— 演習データ —
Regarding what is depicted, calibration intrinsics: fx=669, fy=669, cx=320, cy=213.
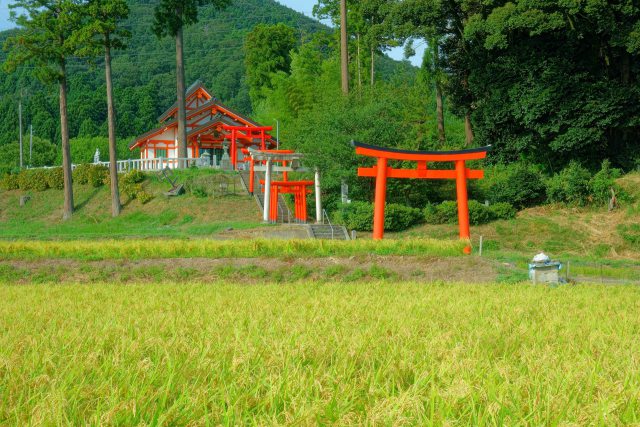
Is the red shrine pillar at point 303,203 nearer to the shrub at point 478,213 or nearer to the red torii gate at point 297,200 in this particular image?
the red torii gate at point 297,200

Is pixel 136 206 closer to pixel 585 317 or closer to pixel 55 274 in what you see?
pixel 55 274

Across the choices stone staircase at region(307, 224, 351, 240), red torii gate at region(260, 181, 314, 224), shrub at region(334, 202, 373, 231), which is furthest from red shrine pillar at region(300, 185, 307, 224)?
stone staircase at region(307, 224, 351, 240)

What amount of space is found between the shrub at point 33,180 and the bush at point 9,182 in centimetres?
38

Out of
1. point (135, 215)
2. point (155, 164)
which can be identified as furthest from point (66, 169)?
point (155, 164)

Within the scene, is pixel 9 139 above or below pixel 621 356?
above

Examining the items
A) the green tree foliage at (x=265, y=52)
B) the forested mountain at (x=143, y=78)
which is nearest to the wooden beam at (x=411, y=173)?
the green tree foliage at (x=265, y=52)

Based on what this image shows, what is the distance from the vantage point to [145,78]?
103750 millimetres

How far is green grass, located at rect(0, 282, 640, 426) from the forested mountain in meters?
54.7

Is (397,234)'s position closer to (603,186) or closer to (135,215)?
(603,186)

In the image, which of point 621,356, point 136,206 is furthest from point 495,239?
point 621,356

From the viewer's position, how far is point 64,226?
27906mm

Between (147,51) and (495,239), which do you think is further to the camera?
(147,51)

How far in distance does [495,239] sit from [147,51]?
10390cm

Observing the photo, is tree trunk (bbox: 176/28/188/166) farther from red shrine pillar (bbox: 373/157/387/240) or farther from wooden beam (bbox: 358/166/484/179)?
red shrine pillar (bbox: 373/157/387/240)
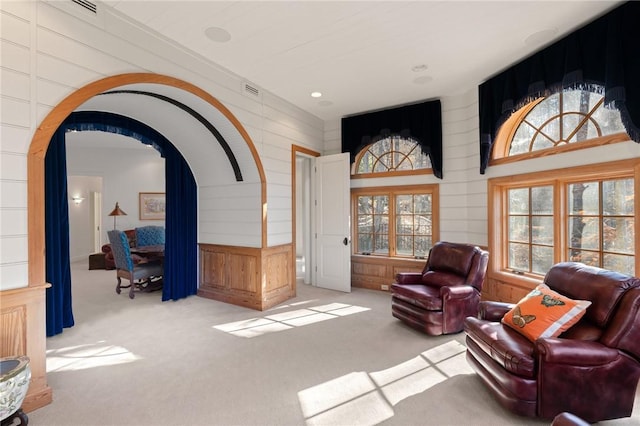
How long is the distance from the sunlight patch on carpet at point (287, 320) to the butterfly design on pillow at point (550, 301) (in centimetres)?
231

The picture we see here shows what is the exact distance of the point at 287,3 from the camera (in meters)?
2.60

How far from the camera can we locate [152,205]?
28.8 ft

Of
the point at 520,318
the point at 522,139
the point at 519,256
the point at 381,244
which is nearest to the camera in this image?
the point at 520,318

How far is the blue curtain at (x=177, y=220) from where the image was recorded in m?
4.70

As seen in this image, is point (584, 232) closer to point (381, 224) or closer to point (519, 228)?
point (519, 228)

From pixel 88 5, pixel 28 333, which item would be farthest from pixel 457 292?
pixel 88 5

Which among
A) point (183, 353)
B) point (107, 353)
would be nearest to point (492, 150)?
point (183, 353)

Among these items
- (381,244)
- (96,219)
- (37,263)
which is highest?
(96,219)

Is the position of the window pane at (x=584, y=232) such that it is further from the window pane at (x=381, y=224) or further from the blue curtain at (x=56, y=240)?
the blue curtain at (x=56, y=240)

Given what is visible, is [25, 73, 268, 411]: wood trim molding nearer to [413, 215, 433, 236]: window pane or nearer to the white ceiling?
the white ceiling

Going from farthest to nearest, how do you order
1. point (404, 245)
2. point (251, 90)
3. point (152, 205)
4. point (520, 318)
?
1. point (152, 205)
2. point (404, 245)
3. point (251, 90)
4. point (520, 318)

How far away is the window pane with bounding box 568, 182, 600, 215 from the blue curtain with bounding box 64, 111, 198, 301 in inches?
200

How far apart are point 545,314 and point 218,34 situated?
12.1ft

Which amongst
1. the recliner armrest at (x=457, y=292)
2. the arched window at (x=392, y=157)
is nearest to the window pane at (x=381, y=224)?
the arched window at (x=392, y=157)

— 取り組む問題 —
「Which amongst」を含む行からデータの末尾まで（両端を含む）を、列名を「本文」と「答え」とする2列のCSVに整理せよ。1件につき1行とし、本文とその答えはそれぞれ改行を空白に置き換えたうえで、引用符で囲んだ1つのフィールドに収めること。

— 出力 —
本文,答え
"Which amongst 1. the recliner armrest at (x=457, y=292) 2. the arched window at (x=392, y=157) is nearest to the window pane at (x=381, y=224)?","the arched window at (x=392, y=157)"